Again she gave him the look that was like a stab, not of anger

but of desire; of the intense, over-powering desire to see in, to

see through, to understand everything: every thought, emotion,

purpose; every impulse, every hesitation inside that man; inside

that white-clad foreign being who looked at her, who spoke to

her, who breathed before her like any other man, but bigger,

red-faced, white-haired and mysterious. It was the future

clothed in flesh; the to-morrow; the day after; all the days, all

the years of her life standing there before her alive and secret,

with all their good or evil shut up within the breast of that

man; of that man who could be persuaded, cajoled, entreated,

perhaps touched, worried; frightened--who knows?--if only first

he could be understood!
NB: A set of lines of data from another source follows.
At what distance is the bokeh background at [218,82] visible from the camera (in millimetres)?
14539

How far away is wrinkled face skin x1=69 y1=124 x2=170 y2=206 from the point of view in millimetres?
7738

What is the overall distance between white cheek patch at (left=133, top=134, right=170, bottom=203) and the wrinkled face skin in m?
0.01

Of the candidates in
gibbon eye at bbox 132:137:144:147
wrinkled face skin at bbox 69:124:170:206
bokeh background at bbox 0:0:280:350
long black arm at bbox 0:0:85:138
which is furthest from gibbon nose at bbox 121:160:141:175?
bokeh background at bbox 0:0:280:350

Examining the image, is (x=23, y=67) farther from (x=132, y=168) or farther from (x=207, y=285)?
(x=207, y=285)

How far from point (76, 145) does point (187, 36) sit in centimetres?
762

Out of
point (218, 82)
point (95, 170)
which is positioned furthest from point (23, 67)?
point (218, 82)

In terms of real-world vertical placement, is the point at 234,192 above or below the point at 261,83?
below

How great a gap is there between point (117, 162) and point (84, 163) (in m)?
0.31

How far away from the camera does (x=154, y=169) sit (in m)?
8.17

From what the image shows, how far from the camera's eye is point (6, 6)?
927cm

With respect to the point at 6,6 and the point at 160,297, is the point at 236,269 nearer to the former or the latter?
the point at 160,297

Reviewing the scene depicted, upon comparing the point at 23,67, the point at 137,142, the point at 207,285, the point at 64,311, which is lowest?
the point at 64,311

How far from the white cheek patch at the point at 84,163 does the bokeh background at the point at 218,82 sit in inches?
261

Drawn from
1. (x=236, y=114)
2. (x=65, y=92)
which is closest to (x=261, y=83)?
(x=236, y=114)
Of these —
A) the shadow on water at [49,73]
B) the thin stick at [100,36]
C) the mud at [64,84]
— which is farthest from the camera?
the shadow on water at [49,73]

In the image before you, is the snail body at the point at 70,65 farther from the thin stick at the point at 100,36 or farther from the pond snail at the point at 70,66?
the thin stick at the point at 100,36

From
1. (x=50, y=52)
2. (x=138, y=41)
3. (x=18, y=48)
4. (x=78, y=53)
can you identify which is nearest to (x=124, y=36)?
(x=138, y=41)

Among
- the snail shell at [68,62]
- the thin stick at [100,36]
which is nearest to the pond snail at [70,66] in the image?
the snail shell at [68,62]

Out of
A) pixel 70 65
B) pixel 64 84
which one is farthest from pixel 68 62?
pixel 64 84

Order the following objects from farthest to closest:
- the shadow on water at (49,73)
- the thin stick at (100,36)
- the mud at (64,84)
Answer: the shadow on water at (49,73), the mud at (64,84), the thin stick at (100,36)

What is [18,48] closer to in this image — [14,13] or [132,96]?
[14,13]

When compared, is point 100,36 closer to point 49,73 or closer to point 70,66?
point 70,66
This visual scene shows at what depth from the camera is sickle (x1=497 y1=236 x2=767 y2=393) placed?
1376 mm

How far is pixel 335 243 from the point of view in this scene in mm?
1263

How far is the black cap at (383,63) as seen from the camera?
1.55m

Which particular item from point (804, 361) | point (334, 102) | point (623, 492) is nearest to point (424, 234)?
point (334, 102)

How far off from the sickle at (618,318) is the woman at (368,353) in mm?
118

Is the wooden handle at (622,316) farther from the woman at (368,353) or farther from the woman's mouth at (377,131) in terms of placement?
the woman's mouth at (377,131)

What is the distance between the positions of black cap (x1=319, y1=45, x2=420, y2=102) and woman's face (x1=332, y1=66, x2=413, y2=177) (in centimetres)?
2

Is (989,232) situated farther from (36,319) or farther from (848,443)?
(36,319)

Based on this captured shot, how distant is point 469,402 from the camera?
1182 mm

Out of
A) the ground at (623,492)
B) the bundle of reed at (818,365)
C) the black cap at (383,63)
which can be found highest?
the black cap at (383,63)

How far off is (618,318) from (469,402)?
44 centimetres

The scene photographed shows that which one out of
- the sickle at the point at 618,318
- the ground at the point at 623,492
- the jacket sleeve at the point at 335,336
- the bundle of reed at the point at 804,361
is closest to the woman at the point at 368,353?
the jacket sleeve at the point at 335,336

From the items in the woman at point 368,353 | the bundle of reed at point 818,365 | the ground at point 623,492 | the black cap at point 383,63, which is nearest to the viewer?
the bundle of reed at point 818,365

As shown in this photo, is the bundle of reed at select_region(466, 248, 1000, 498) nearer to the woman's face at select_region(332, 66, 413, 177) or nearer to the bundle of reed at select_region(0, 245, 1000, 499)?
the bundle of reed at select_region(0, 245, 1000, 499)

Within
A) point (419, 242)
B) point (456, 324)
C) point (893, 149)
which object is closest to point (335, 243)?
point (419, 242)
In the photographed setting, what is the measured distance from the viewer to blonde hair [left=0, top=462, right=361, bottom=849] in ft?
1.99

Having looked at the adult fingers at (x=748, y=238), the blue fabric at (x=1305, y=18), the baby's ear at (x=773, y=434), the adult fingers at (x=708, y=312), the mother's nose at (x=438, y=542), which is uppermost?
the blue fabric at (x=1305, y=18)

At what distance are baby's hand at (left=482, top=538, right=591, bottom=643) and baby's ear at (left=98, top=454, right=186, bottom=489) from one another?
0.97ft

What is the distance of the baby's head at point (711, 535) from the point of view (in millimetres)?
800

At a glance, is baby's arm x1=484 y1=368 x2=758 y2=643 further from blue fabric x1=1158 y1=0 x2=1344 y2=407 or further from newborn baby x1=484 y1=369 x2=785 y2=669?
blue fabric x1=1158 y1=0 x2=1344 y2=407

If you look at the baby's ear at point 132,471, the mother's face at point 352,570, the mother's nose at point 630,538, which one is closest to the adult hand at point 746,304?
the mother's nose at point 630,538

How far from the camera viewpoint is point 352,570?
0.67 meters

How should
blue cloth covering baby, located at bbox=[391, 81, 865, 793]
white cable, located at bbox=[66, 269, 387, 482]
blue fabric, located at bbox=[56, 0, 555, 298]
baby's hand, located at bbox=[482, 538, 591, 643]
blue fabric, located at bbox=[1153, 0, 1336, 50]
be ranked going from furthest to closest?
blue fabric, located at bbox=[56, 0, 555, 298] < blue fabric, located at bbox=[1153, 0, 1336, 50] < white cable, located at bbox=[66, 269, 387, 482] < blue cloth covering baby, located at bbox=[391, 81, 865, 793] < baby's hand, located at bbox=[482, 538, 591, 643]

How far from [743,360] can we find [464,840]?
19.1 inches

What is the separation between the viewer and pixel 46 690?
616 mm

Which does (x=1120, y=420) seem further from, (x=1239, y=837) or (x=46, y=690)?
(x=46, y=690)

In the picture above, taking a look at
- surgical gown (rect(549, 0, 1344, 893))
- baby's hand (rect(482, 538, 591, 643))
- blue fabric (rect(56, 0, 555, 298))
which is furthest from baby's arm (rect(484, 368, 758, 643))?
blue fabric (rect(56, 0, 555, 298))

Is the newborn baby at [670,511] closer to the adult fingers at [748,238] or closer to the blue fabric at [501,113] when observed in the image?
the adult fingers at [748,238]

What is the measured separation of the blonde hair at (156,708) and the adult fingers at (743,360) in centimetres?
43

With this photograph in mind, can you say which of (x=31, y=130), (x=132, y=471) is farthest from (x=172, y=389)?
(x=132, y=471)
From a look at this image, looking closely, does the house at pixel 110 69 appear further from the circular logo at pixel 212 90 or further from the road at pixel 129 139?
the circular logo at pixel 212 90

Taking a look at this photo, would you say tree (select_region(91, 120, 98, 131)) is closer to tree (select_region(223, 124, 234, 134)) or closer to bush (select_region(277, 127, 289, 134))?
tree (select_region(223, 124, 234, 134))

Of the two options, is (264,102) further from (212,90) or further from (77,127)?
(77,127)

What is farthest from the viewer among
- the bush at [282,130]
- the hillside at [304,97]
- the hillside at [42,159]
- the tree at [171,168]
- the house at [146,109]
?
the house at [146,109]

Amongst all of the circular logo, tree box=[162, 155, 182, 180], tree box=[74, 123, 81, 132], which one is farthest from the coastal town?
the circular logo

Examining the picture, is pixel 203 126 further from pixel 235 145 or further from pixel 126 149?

She had seen a long time ago whither

events were tending. She had noted the contemptuous yet menacing

coldness of Abdulla; she had heard--alarmed yet

unbelieving--Babalatchi's gloomy hints, covert allusions and

veiled suggestions to abandon the useless white man whose fate

would be the price of the peace secured by the wise and good who

had no need of him any more. And he--himself! She clung to him.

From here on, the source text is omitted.